If you want to attach your pipe and fittings together and you are confident you won't ever need to detach them again, the best way to achieve that permanent joint is to use glue. To clarify, this blog post aims to advise you on gluing furniture/display grade PVC pipe and fittings together, NOT normal PVC pipe and fittings.
Posted by Bob Bawden on 9/3/2018
You need to be certain that you want a permanent joint before you start gluing. If you do, you next need to make sure that everything is cut to size and how you want it for your structure before you glue it all and realise some of the parts were too long or too short, and you can't detach them to replace them. If you don't want a permanent solution, you can use our plastic rivets
instead, which allow you to disassemble your structure if needs be.

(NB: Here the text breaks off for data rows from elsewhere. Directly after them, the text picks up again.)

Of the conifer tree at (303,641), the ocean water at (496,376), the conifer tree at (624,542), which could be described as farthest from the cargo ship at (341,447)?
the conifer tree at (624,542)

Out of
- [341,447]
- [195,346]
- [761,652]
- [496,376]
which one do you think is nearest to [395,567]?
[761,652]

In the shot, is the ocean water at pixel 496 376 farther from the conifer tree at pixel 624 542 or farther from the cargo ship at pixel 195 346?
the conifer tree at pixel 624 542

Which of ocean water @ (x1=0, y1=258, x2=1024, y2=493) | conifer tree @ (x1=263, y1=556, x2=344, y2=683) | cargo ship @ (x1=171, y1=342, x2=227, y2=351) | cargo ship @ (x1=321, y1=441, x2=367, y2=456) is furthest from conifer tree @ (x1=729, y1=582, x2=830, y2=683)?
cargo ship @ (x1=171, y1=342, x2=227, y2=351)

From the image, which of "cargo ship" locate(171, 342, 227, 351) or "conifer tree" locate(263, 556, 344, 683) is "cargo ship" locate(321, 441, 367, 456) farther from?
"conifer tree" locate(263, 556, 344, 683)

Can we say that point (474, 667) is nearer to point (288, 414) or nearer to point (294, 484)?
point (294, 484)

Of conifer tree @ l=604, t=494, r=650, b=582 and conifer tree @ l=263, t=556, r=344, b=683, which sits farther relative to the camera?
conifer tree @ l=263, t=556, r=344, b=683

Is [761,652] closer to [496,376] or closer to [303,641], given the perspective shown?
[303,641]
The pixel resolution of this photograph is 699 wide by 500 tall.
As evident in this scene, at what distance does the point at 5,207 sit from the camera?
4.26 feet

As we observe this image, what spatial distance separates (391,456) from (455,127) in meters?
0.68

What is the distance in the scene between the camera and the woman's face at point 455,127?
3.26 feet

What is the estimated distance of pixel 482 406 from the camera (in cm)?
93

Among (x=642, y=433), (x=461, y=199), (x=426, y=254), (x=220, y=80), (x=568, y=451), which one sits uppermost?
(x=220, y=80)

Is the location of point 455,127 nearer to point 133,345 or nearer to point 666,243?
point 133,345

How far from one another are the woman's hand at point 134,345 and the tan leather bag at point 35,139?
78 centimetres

Gluing can be quite a messy process, so make sure you have a large sheet of paper, or pieces of cardboard or newspapers, laid out on the surface you're working on to protect it from the glue. You will also need some gloves to wear so that you don't get glue on your hands - the glue isn't harmful at all, but it can dry your hands out and be stubborn when you're trying to get it off! Make sure the gloves you wear aren't PVC gloves, because otherwise the glue will stick to your gloves and then to the pipe and fittings, and everything will be messy and stick together.
Another important thing to think about is the size of brush you will be using to apply the glue. Ideally, the brush should be no more than half the size of the pipework. From half the size and upwards, the brush will be difficult to get inside neatly and you risk spreading the glue over the outside of the fitting as well, which you don't want. Make sure your brush is therefore smaller than half the size of the pipework.

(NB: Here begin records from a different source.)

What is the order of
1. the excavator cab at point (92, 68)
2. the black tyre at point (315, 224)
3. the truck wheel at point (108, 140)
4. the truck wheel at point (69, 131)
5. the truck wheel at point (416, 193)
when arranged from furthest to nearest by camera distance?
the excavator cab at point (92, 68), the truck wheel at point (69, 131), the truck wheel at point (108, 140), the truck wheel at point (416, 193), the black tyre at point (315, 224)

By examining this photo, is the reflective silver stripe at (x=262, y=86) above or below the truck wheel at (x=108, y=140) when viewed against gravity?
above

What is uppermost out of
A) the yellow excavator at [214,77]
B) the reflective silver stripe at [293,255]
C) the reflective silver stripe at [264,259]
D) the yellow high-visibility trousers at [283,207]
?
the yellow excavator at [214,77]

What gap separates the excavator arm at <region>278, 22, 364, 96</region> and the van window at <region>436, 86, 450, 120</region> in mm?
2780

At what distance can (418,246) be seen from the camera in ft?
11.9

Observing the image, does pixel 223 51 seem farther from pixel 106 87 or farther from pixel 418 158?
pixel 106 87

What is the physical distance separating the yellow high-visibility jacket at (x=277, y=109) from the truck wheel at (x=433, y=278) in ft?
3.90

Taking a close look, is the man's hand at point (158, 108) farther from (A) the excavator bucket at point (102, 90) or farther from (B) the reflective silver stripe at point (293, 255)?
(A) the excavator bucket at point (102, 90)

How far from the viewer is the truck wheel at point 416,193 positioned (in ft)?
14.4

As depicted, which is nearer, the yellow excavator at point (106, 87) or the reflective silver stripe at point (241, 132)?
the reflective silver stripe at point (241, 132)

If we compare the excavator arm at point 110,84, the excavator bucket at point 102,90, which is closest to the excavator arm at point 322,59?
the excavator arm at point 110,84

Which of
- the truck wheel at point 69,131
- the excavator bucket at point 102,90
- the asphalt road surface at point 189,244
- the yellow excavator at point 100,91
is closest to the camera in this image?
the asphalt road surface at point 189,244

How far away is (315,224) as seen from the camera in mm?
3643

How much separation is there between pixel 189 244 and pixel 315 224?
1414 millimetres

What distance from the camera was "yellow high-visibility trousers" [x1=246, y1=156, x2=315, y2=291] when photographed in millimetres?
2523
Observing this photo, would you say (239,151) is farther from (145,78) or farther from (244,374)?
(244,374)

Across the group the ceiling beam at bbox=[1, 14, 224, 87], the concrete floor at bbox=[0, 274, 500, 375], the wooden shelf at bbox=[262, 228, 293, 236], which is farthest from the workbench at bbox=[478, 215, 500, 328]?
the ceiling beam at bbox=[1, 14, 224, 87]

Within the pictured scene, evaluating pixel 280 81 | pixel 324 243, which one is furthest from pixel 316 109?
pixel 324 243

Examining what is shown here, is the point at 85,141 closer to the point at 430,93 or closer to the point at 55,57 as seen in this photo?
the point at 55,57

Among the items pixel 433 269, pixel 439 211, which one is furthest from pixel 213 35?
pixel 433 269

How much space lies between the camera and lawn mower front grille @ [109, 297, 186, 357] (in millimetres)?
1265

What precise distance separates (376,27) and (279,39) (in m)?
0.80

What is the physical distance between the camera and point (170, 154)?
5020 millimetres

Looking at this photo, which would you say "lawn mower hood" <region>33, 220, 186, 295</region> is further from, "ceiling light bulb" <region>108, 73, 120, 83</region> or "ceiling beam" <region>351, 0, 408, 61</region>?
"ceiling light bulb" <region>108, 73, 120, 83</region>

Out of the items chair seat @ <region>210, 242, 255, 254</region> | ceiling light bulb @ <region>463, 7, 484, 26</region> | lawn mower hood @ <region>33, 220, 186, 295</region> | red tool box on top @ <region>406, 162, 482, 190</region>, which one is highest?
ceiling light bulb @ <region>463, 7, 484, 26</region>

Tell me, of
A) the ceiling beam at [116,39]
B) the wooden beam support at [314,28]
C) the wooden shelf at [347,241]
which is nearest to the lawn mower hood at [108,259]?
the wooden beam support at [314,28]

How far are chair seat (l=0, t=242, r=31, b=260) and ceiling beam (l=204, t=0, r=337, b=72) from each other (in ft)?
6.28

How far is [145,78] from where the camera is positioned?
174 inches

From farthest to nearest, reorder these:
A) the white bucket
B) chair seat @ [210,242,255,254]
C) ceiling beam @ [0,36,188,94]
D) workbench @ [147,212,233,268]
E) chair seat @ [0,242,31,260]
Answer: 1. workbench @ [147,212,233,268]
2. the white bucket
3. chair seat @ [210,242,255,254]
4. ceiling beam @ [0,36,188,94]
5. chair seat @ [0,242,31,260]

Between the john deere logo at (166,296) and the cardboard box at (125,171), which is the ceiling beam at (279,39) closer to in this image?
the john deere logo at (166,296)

Because furniture grade pipe is only really used for making structures, you don't need to worry about any air bubbles that might cause water leakage or anything like that - you just want the fitting to be mechanically sound. For that reason, you only need to put glue on the socket part. If you were gluing plumbing pipework, you would apply the glue on the socket and the pipe as well; but that can give you a messy joint around the outside, and you will want your structure to look really neat and tidy. Also, because you are only going for a mechanically sound joint, you don't need to use cleaner on the inside of the fitting.
Having laid down your paper, cardboard, or newspaper, pulled on your gloves, and chosen your brush, you next need to chamfer down the end of the pipe. If your pipe is very sharp on the end where it has been cut, it will push all the glue in front of it when you push it into the fitting. To counter this, you should make sure you chamfer the end down - you can use a file or a paint scraper to do this. Be careful you don't go down the pipe too much or it will peek out from underneath the fitting when you connect them and the appearance of your structure will suffer for it. All you need to do is chamfer around the very edge of the pipe until it is soft, which will guide the glue into the joint rather than pushing it in front of the pipe.

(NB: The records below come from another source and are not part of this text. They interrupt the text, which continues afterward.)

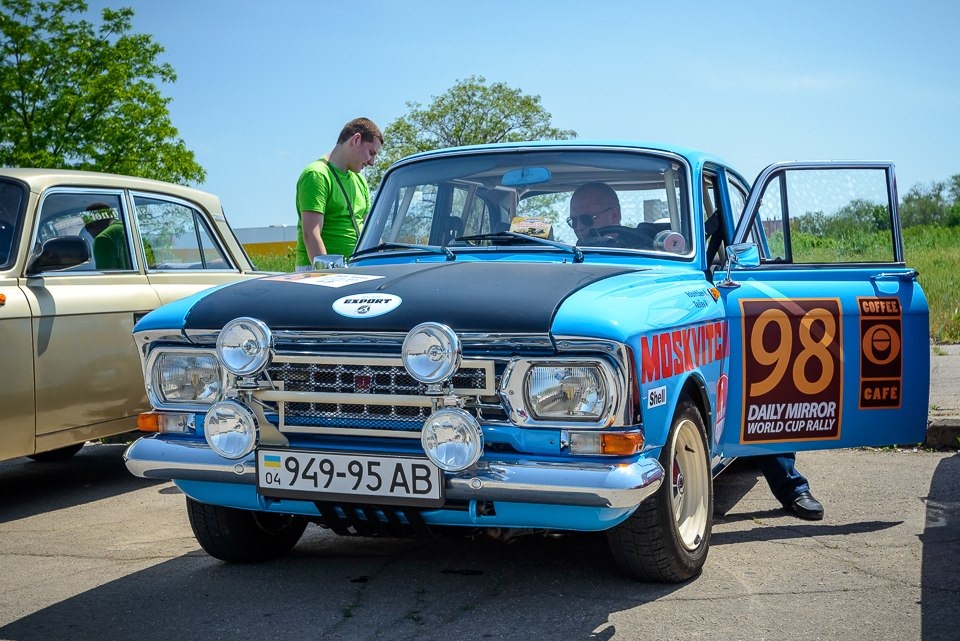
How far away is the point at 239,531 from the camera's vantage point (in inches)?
171

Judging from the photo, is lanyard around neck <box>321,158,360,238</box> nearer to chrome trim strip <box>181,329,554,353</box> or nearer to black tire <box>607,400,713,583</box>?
chrome trim strip <box>181,329,554,353</box>

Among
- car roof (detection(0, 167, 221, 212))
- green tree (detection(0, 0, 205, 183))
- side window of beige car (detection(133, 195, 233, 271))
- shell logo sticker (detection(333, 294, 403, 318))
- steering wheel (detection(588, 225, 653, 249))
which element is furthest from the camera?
green tree (detection(0, 0, 205, 183))

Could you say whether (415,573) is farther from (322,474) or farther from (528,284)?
(528,284)

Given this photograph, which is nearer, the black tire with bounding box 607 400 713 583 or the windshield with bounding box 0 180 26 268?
the black tire with bounding box 607 400 713 583

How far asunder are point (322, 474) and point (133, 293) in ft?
10.4

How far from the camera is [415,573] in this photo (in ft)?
14.0

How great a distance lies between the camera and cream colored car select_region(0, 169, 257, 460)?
557 centimetres

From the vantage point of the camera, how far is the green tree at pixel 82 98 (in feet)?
90.3

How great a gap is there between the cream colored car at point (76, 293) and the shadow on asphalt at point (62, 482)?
1.27 feet

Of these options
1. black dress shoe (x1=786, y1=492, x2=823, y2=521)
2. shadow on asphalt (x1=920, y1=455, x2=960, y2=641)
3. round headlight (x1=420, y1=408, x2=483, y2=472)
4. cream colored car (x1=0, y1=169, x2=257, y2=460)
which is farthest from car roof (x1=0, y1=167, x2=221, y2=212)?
shadow on asphalt (x1=920, y1=455, x2=960, y2=641)

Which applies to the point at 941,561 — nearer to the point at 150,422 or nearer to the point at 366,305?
the point at 366,305

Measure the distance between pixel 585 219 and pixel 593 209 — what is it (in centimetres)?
6

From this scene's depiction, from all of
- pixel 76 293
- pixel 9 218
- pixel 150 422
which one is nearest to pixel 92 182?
pixel 9 218

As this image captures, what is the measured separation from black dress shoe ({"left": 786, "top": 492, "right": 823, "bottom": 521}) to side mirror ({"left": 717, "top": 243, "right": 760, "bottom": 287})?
120 cm
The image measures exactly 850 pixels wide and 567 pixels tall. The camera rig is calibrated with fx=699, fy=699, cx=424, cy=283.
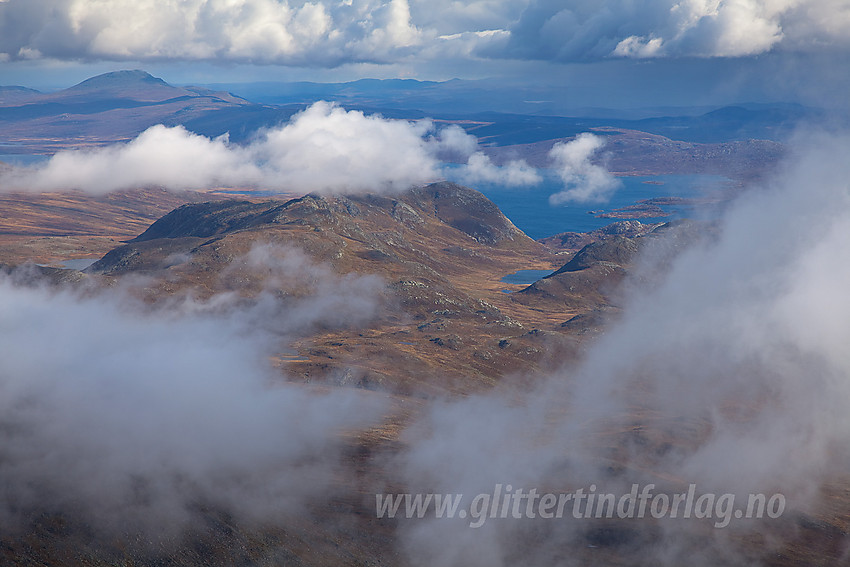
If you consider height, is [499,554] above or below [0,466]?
below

Get some glue - not too much! - on the brush and paint the inside of the fitting with it. Make sure you go all the way round the inside of the fitting, avoiding the very end. Then you get the chamfered end of your pipe and push it into the fitting. When you are connecting pipe and fittings dry, you sometimes need to hit them with a wooden mallet to make sure the pipe goes down to the stop inside the fitting; however, when you apply some glue inside the fitting, that acts as a lubricant and the pipe should just slide in until it hits the stop. Once you have pushed the pipe in, you have about 15/20 seconds, at a push, to turn the pipe if you need to. After that, it is a permanent joint that you won't be able to alter or dismantle. If you put too much glue inside the fitting, the pipe will push the glue over to the other side of the fitting, which will then disrupt any plans you have of attaching a second piece of pipe to the fitting.
This permanent joint should last a long time without slipping or falling off.